Plume de platine Inscrit le: 13/5/2014 De: |
Tournée La poésie se vendait aux mètres au marché Saint Pierre Entre les ballots de cotons et les pacotilles dorées , Les clients avaient un air étrange devant les feuillets, Comment choisir dans cet indigeste annuaire.
Fallait il écouter les conseils du bonimenteur Armé de son ciseau à découper les vers, Il étirait les rouleaux depuis de hautes étagères Offrant au hasard des rimes aux lecteurs.
Les enfants se baissaient pour ramasser les miettes, Dans de jolis classeurs ils colleraient les mots, Découvrant les joies du cadavre exquis aussitôt Rentrés dans leurs chambres proprettes.
A l'abri des familles bruyantes quelques amateurs Se dirigeaient vers les combles éclairés Par de vieilles lampes à pétrole cherchant leurs bonheurs Dans des vieux cahiers remplis de rimes illuminées.
Parfois leurs mains tremblaient en lisant le nom de l'auteur , ON chuchotait les noms d'Aragon , de Prévert, Les plus fiévreux rêvaient à des incunables de Baudelaire, Pour une strophe on se lançait dans une guerre pleine d'honneur.

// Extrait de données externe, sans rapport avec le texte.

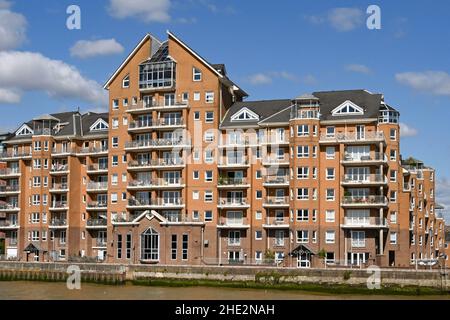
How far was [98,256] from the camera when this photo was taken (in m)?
80.9

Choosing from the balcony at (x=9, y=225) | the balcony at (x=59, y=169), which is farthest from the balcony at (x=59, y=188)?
the balcony at (x=9, y=225)

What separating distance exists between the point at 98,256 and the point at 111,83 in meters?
19.6

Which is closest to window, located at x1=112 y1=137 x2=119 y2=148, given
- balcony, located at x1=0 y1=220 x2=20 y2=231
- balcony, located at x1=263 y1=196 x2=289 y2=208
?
balcony, located at x1=0 y1=220 x2=20 y2=231

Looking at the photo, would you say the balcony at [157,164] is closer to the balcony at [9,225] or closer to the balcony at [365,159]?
the balcony at [365,159]

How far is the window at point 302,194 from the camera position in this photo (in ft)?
232

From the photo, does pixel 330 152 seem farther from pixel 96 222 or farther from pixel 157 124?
pixel 96 222

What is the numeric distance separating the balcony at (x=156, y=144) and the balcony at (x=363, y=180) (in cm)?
1707

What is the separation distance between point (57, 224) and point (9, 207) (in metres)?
8.04

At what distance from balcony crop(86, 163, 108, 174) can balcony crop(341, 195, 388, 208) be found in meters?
28.2

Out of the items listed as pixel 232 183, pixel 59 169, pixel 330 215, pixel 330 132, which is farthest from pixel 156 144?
pixel 330 215

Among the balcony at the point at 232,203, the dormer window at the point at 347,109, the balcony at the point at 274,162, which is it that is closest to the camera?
the dormer window at the point at 347,109

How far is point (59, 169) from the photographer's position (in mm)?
83562

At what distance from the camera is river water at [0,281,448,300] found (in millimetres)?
54375

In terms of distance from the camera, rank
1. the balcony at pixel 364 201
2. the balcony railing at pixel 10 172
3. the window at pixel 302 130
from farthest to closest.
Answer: the balcony railing at pixel 10 172 < the window at pixel 302 130 < the balcony at pixel 364 201
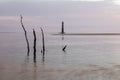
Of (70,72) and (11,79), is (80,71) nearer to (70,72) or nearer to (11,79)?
(70,72)

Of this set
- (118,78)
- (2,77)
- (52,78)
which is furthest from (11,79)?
(118,78)

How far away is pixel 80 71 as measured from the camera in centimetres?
→ 2706

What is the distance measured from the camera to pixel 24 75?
2450cm

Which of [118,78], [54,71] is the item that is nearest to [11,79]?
[54,71]

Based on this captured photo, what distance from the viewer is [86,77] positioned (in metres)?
23.9

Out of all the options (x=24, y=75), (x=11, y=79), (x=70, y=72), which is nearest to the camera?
(x=11, y=79)

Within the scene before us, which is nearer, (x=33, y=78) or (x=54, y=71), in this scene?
(x=33, y=78)

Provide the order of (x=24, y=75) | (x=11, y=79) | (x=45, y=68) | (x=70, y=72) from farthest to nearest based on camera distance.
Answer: (x=45, y=68) → (x=70, y=72) → (x=24, y=75) → (x=11, y=79)

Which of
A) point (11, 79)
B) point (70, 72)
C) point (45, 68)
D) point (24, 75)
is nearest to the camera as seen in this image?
point (11, 79)

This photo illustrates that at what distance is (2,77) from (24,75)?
1.82 meters

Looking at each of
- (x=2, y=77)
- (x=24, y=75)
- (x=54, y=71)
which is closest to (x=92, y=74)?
Answer: (x=54, y=71)

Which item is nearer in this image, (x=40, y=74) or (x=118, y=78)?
(x=118, y=78)

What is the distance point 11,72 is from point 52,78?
420 cm

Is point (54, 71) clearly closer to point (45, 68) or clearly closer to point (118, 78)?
point (45, 68)
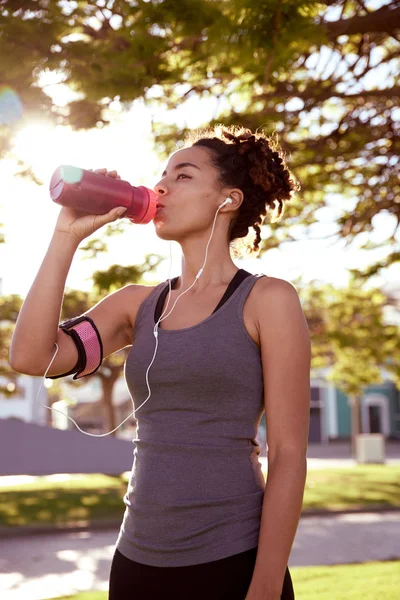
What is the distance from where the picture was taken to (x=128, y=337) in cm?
273

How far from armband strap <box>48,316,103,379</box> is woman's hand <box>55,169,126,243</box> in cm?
29

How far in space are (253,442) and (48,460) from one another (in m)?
9.39

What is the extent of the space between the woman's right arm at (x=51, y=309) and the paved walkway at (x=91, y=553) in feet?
18.7

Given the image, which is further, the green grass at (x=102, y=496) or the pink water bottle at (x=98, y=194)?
the green grass at (x=102, y=496)

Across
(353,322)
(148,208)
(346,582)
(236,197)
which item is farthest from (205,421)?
(353,322)

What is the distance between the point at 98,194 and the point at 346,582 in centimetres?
631

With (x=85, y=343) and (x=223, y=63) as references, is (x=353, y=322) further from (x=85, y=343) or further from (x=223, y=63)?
(x=85, y=343)

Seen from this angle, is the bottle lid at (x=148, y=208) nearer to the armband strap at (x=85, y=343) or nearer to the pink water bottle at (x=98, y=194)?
the pink water bottle at (x=98, y=194)

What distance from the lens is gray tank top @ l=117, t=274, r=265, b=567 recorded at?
2158 mm

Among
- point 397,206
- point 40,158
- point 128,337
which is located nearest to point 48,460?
point 40,158

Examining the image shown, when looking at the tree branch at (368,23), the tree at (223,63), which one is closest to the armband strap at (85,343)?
the tree at (223,63)

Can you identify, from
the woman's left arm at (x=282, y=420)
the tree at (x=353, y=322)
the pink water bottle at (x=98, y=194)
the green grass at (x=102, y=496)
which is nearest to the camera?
the woman's left arm at (x=282, y=420)

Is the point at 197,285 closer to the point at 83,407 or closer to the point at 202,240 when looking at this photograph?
the point at 202,240

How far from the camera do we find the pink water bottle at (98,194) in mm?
2350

Les jeunes vendeurs tendaient aux belligérants De lourdes épées de duel , à eux de s' embrocher la bedaine avec un joyeux allant , Plutôt la mort que de se laisser voler.
Je ne fréquente guère ces boutiques lunatiques , La poésie aux mètres ce n'est pas si pratique, Je leur préfère les douces librairies de Saint Germain Leurs jeunes étudiantes et leurs douces mains.
Dans l'usure de l'Automne , elles m'offraient un recueil , M'offrant un doux printemps prés d'un tilleul , M'éblouissant de leurs lèvres vermeilles Me chuchotant de doctes conseils.
Au Luxembourg assis sur un banc entouré de corneilles, Le recueil à la main je prends gentiment le soleil , Quand l'envie me prend je sors mon carnet vert Jetant sur ses âges quelques dizaines de vers.
Je repense alors au marché Saint Pierre A ma jeunesse et aux cadavres exquis Que je m'appliquais chaque nuit A coller sur mes cahiers d'écolier.